---------- SUPPLIED MATERIAL

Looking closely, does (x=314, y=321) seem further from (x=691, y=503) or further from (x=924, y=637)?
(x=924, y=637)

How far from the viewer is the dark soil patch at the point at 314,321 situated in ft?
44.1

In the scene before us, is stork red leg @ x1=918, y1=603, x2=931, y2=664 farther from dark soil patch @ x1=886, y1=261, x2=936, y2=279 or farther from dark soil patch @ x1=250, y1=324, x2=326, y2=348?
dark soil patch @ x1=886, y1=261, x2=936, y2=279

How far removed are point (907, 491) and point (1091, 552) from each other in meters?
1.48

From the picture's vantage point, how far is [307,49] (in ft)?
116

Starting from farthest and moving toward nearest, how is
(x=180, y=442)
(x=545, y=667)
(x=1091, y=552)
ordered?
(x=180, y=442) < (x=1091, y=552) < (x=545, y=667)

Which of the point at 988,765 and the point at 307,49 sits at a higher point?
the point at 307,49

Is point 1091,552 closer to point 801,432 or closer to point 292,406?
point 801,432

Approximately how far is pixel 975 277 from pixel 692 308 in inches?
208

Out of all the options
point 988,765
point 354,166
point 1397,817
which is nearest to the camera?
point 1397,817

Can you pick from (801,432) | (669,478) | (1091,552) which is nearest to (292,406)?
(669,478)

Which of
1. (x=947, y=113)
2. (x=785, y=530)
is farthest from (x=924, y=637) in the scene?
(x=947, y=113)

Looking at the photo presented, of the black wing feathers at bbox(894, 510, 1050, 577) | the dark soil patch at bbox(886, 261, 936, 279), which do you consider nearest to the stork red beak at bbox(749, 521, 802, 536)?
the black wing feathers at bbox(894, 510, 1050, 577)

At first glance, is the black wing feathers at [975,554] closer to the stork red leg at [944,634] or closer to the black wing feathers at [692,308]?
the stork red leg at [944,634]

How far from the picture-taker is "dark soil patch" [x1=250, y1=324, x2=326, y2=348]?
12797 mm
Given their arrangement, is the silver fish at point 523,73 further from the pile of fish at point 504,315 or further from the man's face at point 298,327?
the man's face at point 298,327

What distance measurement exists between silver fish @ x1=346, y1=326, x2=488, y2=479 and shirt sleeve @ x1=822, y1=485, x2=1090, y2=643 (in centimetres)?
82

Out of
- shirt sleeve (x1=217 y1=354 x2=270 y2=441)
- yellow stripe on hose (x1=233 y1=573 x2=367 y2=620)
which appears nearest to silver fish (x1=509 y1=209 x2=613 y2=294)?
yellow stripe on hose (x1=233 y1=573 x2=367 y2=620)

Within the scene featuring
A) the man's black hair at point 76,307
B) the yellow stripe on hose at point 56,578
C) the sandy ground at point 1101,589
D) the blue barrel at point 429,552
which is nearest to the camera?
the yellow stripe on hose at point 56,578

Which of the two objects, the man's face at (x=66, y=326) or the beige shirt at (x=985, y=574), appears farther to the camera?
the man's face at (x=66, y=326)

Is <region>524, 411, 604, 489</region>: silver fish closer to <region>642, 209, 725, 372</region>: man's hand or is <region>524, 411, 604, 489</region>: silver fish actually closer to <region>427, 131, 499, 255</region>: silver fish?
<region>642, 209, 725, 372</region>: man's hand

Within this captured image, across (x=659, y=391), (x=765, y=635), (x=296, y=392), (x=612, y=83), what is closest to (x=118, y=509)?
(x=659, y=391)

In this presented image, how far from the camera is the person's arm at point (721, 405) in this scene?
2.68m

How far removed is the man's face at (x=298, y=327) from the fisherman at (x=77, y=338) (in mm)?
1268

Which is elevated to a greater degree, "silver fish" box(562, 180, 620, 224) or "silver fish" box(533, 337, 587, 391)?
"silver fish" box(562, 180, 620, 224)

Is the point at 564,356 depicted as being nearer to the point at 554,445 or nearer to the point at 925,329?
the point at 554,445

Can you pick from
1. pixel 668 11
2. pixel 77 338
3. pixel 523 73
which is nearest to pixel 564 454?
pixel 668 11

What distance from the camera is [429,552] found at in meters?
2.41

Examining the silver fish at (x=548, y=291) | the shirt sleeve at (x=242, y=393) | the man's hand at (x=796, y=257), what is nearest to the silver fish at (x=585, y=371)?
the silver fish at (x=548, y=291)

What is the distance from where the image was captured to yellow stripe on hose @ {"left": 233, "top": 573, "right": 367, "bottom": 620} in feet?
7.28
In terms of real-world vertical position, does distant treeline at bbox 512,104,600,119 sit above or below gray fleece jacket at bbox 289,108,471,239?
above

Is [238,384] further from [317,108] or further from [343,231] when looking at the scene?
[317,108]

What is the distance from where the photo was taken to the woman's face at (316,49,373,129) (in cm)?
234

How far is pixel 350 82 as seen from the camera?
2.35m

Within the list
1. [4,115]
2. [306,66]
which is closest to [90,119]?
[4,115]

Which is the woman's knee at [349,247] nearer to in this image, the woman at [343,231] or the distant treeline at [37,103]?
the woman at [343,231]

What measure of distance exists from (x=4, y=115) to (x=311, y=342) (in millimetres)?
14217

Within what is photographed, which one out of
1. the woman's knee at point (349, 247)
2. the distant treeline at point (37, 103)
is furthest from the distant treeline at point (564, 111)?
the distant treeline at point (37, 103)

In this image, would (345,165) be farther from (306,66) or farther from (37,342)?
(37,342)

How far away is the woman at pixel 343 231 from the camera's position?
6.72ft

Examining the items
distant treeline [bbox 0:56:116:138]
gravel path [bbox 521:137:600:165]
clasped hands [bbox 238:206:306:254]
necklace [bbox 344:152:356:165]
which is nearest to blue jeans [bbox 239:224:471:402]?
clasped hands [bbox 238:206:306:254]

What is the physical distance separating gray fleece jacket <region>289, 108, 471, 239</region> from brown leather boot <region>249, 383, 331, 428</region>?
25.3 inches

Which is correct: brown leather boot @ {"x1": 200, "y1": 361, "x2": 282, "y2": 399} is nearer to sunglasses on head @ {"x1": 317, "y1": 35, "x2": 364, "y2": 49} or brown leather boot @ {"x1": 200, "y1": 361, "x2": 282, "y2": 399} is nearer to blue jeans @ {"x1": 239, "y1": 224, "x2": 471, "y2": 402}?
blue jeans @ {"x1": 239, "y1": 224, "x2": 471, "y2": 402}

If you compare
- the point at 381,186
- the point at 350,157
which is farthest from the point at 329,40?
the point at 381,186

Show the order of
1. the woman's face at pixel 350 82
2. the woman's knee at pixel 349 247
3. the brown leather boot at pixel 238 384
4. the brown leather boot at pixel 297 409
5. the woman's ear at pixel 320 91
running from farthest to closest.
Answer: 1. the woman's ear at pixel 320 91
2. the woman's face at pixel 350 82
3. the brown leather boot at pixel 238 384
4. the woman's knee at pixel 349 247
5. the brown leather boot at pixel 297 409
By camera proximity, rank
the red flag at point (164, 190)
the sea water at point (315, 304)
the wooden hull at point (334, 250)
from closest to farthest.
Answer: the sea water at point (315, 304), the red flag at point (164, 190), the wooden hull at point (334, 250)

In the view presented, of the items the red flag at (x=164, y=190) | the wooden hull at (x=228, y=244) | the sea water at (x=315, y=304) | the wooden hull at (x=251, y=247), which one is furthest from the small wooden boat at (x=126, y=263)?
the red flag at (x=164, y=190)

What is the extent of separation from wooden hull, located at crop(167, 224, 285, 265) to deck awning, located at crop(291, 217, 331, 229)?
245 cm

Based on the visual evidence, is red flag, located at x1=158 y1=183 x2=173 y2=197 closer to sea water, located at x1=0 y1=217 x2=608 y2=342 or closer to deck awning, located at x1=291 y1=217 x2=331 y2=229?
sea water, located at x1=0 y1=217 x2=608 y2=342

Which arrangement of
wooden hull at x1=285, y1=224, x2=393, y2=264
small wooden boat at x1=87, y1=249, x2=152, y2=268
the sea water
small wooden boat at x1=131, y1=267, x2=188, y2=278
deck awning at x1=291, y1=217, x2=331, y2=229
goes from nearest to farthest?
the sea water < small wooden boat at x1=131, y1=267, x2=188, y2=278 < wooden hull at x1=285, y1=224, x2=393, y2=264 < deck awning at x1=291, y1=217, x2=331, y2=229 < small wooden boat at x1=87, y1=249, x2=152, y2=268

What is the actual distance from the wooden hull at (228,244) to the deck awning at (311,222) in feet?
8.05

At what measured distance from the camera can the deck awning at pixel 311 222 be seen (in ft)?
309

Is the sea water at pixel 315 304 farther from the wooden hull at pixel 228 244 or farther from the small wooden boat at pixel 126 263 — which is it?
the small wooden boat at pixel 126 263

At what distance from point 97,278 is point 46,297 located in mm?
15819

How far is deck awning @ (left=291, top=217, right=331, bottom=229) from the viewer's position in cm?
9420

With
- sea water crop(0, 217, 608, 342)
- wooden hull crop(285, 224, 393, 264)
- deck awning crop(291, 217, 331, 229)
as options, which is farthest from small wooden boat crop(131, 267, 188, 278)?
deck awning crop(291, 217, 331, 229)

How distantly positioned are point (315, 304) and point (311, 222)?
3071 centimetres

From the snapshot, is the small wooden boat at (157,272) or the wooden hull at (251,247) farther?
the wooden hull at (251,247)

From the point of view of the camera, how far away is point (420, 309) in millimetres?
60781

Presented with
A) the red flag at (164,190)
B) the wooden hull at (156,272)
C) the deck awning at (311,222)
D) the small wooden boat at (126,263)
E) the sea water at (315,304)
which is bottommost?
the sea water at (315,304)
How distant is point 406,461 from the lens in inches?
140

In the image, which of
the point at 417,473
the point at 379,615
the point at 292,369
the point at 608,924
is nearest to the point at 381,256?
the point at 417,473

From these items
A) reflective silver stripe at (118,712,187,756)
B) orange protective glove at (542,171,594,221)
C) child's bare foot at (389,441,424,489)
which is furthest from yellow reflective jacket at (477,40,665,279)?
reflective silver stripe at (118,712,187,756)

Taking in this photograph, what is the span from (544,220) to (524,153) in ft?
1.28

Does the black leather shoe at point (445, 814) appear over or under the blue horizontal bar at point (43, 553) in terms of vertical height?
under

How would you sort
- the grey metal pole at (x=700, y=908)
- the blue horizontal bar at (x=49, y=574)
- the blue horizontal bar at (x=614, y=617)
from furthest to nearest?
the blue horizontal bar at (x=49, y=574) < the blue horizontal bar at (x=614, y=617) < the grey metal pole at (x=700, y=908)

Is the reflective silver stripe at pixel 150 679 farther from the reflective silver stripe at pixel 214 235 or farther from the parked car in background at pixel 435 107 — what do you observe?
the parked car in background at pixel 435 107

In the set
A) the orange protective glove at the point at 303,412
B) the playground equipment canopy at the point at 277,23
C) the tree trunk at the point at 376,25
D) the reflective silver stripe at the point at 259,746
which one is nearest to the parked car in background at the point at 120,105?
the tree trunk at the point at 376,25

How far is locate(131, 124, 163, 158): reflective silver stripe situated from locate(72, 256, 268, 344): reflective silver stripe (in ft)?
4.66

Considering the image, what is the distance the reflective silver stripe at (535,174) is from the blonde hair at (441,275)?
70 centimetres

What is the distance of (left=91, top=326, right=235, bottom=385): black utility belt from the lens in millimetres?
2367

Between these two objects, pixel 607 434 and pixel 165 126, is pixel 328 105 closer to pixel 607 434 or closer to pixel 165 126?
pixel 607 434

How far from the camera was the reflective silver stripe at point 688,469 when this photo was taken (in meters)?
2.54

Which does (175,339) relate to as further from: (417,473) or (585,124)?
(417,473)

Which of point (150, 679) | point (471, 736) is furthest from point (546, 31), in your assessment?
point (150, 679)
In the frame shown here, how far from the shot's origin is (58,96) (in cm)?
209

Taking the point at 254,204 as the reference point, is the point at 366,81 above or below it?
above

--------------------

**SHORT EXERCISE**
Set down the lines above exactly as they appear, starting with the line containing "Within what is photographed, which one out of" and going on through the line containing "5. the brown leather boot at pixel 297 409".

**TASK RESULT**
Within what is photographed, which one out of
1. the woman's knee at point (349, 247)
2. the distant treeline at point (37, 103)
is furthest from the distant treeline at point (564, 111)?
the distant treeline at point (37, 103)

In this image, would (345,165) be farther from (306,66) or farther from (37,342)?
(37,342)

How far away is the woman at pixel 343 231 from the camera's position?
6.72ft

Examining the items
distant treeline [bbox 0:56:116:138]
gravel path [bbox 521:137:600:165]
clasped hands [bbox 238:206:306:254]
necklace [bbox 344:152:356:165]
which is nearest to blue jeans [bbox 239:224:471:402]?
clasped hands [bbox 238:206:306:254]

What is the physical distance separating gray fleece jacket <region>289, 108, 471, 239</region> from brown leather boot <region>249, 383, 331, 428</region>?
25.3 inches

Which is correct: brown leather boot @ {"x1": 200, "y1": 361, "x2": 282, "y2": 399} is nearer to sunglasses on head @ {"x1": 317, "y1": 35, "x2": 364, "y2": 49} or brown leather boot @ {"x1": 200, "y1": 361, "x2": 282, "y2": 399} is nearer to blue jeans @ {"x1": 239, "y1": 224, "x2": 471, "y2": 402}?
blue jeans @ {"x1": 239, "y1": 224, "x2": 471, "y2": 402}

If you compare
- the point at 381,186
- the point at 350,157
which is farthest from the point at 329,40?
the point at 381,186

Show the order of
1. the woman's face at pixel 350 82
2. the woman's knee at pixel 349 247
3. the brown leather boot at pixel 238 384
4. the brown leather boot at pixel 297 409
5. the woman's ear at pixel 320 91
running from farthest to closest.
Answer: 1. the woman's ear at pixel 320 91
2. the woman's face at pixel 350 82
3. the brown leather boot at pixel 238 384
4. the woman's knee at pixel 349 247
5. the brown leather boot at pixel 297 409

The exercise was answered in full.